In its broadest sense, geology is the study of Earth—its interior and its exterior surface, the minerals, rocks and other materials that are around us, the processes that have resulted in the formation of those materials, the water that flows over the surface and through the ground, the changes that have taken place over the vastness of geological time, and the changes that we can anticipate will take place in the near future. Geology is a science, meaning that we use deductive reasoning and scientific methods to understand geological problems. It is, arguably, the most integrated of all of the sciences because it involves the understanding and application of all of the other sciences: physics, chemistry, biology, mathematics, astronomy, and others. But unlike most of the other sciences, geology has an extra dimension, that of time—deep time—billions of years of it. Geologists study the evidence that they see around them, but in most cases, they are observing the results of processes that happened thousands, millions, and even billions of years in the past. Those were processes that took place at incredibly slow rates—millimeters per year to centimeters per year—but because of the amount of time available, they produced massive results.
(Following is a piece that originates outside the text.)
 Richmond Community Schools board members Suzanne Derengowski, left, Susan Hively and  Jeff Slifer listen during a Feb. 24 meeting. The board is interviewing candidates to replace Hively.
Geology is displayed on a grand scale in mountainous regions, perhaps nowhere better than the Rocky Mountains in Canada (Figure \(\PageIndex{1}\)). The peak on the right is Rearguard Mountain, which is a few kilometers northeast of Mount Robson, the tallest peak in the Canadian Rockies (3,954 meters). The large glacier in the middle of the photo is the Robson Glacier. The river flowing from Robson Glacier drains into Berg Lake in the bottom right. There are many geological features portrayed here. The sedimentary rock that these mountains are made of formed in ocean water over 500 million years ago. A few hundred million years later, these beds were pushed east for tens to hundreds of kilometers by tectonic plate convergence and also pushed up to thousands of meters above sea level. Over the past two million years this area—like most of the rest of Canada—has been repeatedly glaciated, and the erosional effects of those glaciations are obvious. The Robson Glacier is now only a small remnant of its size during the Little Ice Age of the 15th to 18th centuries, and even a lot smaller that it was just over a century ago in 1908. The distinctive line on the slope on the left side of both photos shows the elevation of the edge of the glacier a few hundred years ago. Like almost all other glaciers in the world, it receded after the 18th century because of natural climate change, is now receding even more rapidly because of human-caused climate change.
How Earth Formed
The Big Bang (12-15 billion years ago) produced the atoms of hydrogen and helium. Elements as heavy as lithium followed the Big Bang within minutes. Eventually, under the pervasive influence of gravity, the hydrogen and helium were aggregated into immense masses that became increasingly compressed under enormously high pressure and temperature. When the pressure and temperature were sufficiently intense, nuclear fusion reactions began to occur within the masses, at which point they had become young stars. Stars such as red giants fused hydrogen and helium nuclei to form elements from carbon (the foundation of life) to calcium (now our bones and teeth). Supernova explosions formed and ejected heavier elements such as iron (for red blood cells). Hydrogen and helium are still, however, the most abundant elements, comprising more than 99.9% of the mass of the universe.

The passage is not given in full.